== Exercise input

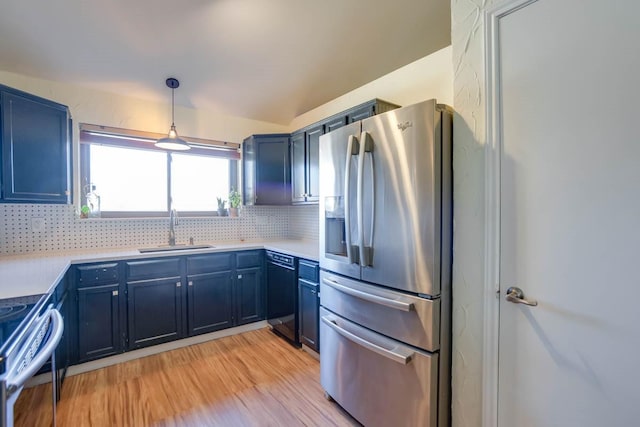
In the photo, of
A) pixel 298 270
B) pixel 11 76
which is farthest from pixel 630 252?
pixel 11 76

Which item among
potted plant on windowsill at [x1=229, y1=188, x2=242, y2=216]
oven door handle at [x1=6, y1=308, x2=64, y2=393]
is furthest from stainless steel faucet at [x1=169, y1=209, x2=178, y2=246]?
oven door handle at [x1=6, y1=308, x2=64, y2=393]

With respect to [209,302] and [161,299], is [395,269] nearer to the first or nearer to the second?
[209,302]

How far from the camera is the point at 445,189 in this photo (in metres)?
1.45

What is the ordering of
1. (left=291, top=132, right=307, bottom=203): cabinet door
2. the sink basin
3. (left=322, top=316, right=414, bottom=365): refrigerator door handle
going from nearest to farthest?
1. (left=322, top=316, right=414, bottom=365): refrigerator door handle
2. the sink basin
3. (left=291, top=132, right=307, bottom=203): cabinet door

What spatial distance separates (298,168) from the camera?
10.8 ft

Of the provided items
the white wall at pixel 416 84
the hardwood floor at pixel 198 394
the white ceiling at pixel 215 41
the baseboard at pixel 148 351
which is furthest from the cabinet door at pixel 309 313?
the white ceiling at pixel 215 41

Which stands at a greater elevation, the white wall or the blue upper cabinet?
the white wall

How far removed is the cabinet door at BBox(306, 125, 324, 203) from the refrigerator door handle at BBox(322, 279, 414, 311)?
4.12ft

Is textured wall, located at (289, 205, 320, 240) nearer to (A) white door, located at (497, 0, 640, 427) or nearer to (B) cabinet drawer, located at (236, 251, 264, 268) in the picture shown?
(B) cabinet drawer, located at (236, 251, 264, 268)

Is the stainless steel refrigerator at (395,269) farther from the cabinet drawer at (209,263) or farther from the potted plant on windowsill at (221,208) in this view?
the potted plant on windowsill at (221,208)

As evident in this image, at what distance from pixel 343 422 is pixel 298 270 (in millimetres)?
1235

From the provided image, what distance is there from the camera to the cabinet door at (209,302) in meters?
2.83

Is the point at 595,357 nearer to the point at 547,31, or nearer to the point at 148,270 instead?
the point at 547,31

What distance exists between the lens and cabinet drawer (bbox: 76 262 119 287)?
7.66 ft
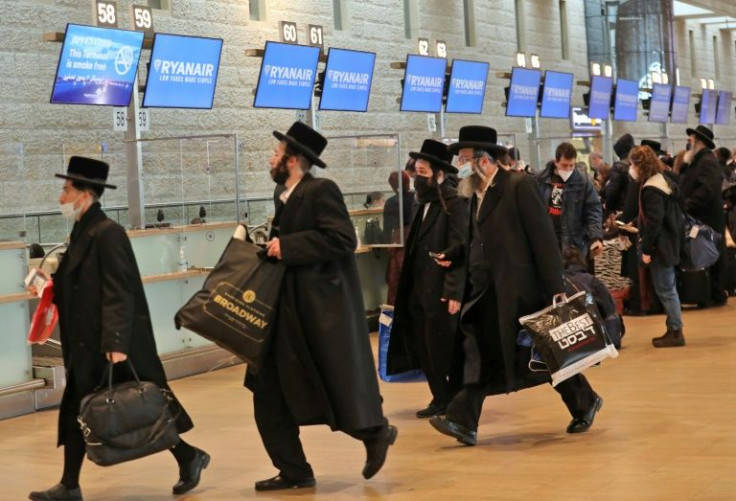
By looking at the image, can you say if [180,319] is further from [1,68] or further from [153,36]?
[1,68]

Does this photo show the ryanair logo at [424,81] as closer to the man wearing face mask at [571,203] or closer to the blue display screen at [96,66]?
the blue display screen at [96,66]

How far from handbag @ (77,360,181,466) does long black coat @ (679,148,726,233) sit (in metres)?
7.68

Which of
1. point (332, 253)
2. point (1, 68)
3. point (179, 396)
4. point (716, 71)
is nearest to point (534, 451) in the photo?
point (332, 253)

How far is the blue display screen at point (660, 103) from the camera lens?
25.7 m

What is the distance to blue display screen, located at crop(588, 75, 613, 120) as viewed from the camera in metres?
22.8

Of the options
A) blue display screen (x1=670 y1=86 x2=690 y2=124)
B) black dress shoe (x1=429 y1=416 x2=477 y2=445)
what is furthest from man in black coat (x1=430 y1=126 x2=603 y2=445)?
blue display screen (x1=670 y1=86 x2=690 y2=124)

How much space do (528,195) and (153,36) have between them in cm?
577

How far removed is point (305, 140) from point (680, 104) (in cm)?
2244

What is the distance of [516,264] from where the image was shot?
21.0 feet

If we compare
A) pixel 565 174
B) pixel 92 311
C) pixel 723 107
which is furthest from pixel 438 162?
pixel 723 107

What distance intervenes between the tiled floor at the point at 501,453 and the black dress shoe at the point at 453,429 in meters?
0.06

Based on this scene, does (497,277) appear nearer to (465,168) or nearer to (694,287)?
(465,168)

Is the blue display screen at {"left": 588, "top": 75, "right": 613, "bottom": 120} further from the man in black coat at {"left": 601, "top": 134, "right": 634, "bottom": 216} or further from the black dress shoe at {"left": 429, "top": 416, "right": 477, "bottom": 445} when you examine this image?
the black dress shoe at {"left": 429, "top": 416, "right": 477, "bottom": 445}

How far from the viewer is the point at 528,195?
21.1 feet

====

> Problem to work on
Copy the items above word for word, from the line containing "What is the distance to" through the end of the items.

> Solution for this exercise
What is the distance to blue display screen, located at crop(588, 75, 613, 120) as viewed from the camera in metres?
22.8

Of the options
A) blue display screen (x1=670 y1=86 x2=690 y2=124)
B) black dress shoe (x1=429 y1=416 x2=477 y2=445)
what is furthest from man in black coat (x1=430 y1=126 x2=603 y2=445)?
blue display screen (x1=670 y1=86 x2=690 y2=124)

How much space do (528,195) and (153,36) have between them in cm?
577

How far removed is point (305, 140) from point (680, 104) (in cm)?
2244

What is the distance of [516,264] from where the image was shot?
21.0 feet

If we compare
A) pixel 565 174
B) pixel 92 311
C) pixel 723 107
which is furthest from pixel 438 162?
pixel 723 107

What distance intervenes between the tiled floor at the point at 501,453 and the black dress shoe at the point at 453,429 in meters?
0.06

Based on this scene, does (497,277) appear nearer to (465,168) or nearer to (694,287)?
(465,168)

Is the blue display screen at {"left": 588, "top": 75, "right": 613, "bottom": 120} further from the man in black coat at {"left": 601, "top": 134, "right": 634, "bottom": 216} or further from the black dress shoe at {"left": 429, "top": 416, "right": 477, "bottom": 445} when you examine this image?
the black dress shoe at {"left": 429, "top": 416, "right": 477, "bottom": 445}

How far from the viewer is the point at 528,195?
21.1 feet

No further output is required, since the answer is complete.